RECORDS SHOWN:
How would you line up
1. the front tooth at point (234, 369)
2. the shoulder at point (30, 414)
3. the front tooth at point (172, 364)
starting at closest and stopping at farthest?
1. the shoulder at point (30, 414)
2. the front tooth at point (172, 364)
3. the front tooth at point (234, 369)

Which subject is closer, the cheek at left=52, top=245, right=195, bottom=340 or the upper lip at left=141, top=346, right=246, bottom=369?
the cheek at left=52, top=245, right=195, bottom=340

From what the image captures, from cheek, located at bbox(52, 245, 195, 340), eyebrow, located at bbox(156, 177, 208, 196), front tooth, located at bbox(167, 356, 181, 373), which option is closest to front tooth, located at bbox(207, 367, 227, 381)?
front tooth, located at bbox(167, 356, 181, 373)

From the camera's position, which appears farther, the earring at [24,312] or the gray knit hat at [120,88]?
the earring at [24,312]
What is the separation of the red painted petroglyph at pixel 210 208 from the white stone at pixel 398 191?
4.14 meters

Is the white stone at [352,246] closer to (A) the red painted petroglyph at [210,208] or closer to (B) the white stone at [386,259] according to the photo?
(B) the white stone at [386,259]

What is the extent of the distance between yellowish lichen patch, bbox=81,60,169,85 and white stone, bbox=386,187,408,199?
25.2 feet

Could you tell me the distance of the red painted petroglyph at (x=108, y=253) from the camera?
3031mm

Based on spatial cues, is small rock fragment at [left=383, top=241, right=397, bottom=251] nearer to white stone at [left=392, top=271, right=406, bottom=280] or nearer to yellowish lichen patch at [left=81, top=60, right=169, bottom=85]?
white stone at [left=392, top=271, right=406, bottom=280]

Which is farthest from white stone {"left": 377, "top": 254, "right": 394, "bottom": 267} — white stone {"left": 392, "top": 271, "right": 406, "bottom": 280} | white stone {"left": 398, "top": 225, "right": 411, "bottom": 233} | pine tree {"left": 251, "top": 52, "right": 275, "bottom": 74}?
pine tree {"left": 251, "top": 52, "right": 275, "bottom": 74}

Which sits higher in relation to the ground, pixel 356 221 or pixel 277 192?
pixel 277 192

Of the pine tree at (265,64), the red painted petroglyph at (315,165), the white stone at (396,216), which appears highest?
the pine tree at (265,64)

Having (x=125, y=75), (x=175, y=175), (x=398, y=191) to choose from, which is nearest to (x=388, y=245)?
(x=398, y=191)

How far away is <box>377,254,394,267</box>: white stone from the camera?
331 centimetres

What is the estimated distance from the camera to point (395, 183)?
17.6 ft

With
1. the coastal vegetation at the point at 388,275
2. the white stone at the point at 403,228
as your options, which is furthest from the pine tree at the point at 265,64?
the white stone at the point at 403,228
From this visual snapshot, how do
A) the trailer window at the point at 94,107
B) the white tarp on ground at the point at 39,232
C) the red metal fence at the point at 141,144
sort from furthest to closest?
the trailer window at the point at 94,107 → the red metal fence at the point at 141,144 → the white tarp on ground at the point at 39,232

EXERCISE GOAL:
Return, word for word, every line of the records from the very first one up to and including the line with "2. the front tooth at point (172, 364)".

RESULT:
How would you line up
1. the front tooth at point (234, 369)
2. the shoulder at point (30, 414)
3. the front tooth at point (172, 364)
starting at closest and stopping at farthest?
1. the shoulder at point (30, 414)
2. the front tooth at point (172, 364)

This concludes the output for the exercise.